• **TEXT PASSAGE**
★ ★ ★ ★ ★

Morbid: A True Crime Podcast is an American true crime anthology podcast hosted by Alaina Urquhart and Ash Kelley. Urquhart is an autopsy technician/author and Kelley is a hairdresser. They joined forces and became the duo of true crime podcast superstars they are today. Urquhart is Kelley's aunt, but the two often refer to each other as "sisters". The podcast premiered on May 1, 2018. Morbid has been included on best-of lists by Erie Reader, Vogue, The Post, and Bleeding Cool. 

In 2022 Urquhart and Kelley started a podcast network called "Morbid Network" under the umbrella of the Wondery podcast network. Five podcasts exist under the production of the Morbid Network: Cult Liter with Spencer Henry, That's Spooky, Seven Deadly Sinners, Scream!, and The Strange and Unusual Podcast. 

Aside from Morbid, from November 2021 to June 2022, Urquhart and Kelly also hosted a podcast in partnership with Parcast called "Crime Countdown".

★ ★ ★ ★ ★

• **DATA LISTING**
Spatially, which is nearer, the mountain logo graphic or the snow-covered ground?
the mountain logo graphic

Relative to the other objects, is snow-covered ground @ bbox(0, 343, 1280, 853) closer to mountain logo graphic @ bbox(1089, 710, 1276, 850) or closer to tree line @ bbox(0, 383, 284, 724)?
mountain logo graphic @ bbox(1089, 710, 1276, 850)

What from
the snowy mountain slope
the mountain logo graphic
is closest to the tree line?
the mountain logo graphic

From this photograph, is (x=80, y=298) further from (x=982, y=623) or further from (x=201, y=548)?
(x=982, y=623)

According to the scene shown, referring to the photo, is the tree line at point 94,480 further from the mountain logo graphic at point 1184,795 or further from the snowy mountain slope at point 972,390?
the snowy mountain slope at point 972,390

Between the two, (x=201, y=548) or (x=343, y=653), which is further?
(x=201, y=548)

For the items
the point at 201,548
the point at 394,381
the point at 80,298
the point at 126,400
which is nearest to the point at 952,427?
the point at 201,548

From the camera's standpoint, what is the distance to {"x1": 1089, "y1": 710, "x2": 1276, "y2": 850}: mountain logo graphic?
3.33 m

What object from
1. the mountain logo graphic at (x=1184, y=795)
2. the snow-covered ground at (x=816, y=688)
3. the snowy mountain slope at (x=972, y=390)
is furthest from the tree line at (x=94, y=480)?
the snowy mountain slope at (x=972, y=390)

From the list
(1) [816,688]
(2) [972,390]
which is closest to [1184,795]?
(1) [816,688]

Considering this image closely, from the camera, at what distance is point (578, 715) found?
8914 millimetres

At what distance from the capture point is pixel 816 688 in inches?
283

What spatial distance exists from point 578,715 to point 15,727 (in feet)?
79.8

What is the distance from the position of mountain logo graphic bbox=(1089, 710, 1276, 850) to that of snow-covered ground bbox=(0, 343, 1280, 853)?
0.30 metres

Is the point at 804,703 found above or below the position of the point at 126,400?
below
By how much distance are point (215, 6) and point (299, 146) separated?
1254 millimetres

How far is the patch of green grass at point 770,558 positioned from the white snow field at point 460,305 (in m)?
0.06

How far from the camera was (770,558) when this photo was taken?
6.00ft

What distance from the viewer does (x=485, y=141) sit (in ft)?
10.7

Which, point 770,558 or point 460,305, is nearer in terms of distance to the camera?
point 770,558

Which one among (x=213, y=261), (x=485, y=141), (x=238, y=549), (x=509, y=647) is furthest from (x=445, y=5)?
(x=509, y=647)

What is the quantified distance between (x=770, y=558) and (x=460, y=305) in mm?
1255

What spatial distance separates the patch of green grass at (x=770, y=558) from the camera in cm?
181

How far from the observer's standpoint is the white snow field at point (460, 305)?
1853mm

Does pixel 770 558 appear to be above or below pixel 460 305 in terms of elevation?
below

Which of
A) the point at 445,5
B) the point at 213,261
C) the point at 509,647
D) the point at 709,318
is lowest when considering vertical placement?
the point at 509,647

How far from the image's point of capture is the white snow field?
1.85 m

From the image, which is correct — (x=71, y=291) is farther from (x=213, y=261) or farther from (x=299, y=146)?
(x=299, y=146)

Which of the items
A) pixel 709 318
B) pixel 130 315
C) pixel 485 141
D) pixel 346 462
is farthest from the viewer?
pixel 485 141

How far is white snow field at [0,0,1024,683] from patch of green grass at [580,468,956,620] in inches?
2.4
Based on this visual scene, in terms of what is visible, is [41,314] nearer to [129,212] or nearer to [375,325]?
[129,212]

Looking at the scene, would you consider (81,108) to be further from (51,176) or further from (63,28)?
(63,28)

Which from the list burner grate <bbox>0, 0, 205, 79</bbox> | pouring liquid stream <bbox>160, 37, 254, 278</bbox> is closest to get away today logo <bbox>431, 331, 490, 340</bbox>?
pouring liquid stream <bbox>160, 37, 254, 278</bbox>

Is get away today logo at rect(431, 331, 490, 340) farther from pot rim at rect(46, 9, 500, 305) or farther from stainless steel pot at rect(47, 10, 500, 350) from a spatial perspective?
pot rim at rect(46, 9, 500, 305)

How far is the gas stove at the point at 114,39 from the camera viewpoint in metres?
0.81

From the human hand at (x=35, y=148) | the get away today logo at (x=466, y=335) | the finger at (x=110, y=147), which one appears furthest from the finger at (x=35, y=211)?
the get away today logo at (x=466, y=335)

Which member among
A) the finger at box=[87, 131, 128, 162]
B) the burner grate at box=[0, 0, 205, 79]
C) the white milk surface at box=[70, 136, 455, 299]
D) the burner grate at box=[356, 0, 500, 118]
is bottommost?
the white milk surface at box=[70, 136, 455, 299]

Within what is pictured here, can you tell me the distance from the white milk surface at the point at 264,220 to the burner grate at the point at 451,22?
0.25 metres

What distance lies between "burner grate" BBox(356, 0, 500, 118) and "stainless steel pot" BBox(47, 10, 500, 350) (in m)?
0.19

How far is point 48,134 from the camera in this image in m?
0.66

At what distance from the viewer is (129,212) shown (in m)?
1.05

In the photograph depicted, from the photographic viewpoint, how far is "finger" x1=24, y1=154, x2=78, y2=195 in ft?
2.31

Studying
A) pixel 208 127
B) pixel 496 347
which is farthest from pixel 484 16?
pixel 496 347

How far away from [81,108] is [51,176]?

★ ★ ★ ★ ★

• **WRITTEN REQUEST A**
Rewrite the Morbid podcast text starting at "Morbid: A True" and ending at "and Unusual Podcast.", with "hairdresser" changed to "hairstylist".
• **WRITTEN REQUEST B**
Write the next part of the Morbid podcast text, picking up after its last sentence.
The lines play no part in this exercise.

• **TASK RESPONSE A**
Morbid: A True Crime Podcast is an American true crime anthology podcast hosted by Alaina Urquhart and Ash Kelley. Urquhart is an autopsy technician/author and Kelley is a hairstylist. They joined forces and became the duo of true crime podcast superstars they are today. Urquhart is Kelley's aunt, but the two often refer to each other as "sisters". The podcast premiered on May 1, 2018. Morbid has been included on best-of lists by Erie Reader, Vogue, The Post, and Bleeding Cool. 

In 2022 Urquhart and Kelley started a podcast network called "Morbid Network" under the umbrella of the Wondery podcast network. Five podcasts exist under the production of the Morbid Network: Cult Liter with Spencer Henry, That's Spooky, Seven Deadly Sinners, Scream!, and The Strange and Unusual Podcast.

• **TASK RESPONSE B**
Urquhart published her first novel, The Butcher and the Wren, debuting in September 2022 through independent publisher Zando. 

Morbid: A True Crime Podcast is currently ranked in the top 20 podcasts in the United States on Spotify and Apple Podcasts as of February 20, 2023.

List of episodes and topics 

*Episode has since been removed from Spotify

Notes on Removed Episodes:
 Episode 31 "The Los Feliz Murder House" was removed and re-done as episode 221.
 Episode 36 "Tyler Hadley" was removed and re-done as episode 226.
 Episode 183 was removed from most platforms after controversy surrounding the apparently deliberate misgendering of the perpetrator who is trans. Kelley, whose partner is trans, offered an apology shortly after.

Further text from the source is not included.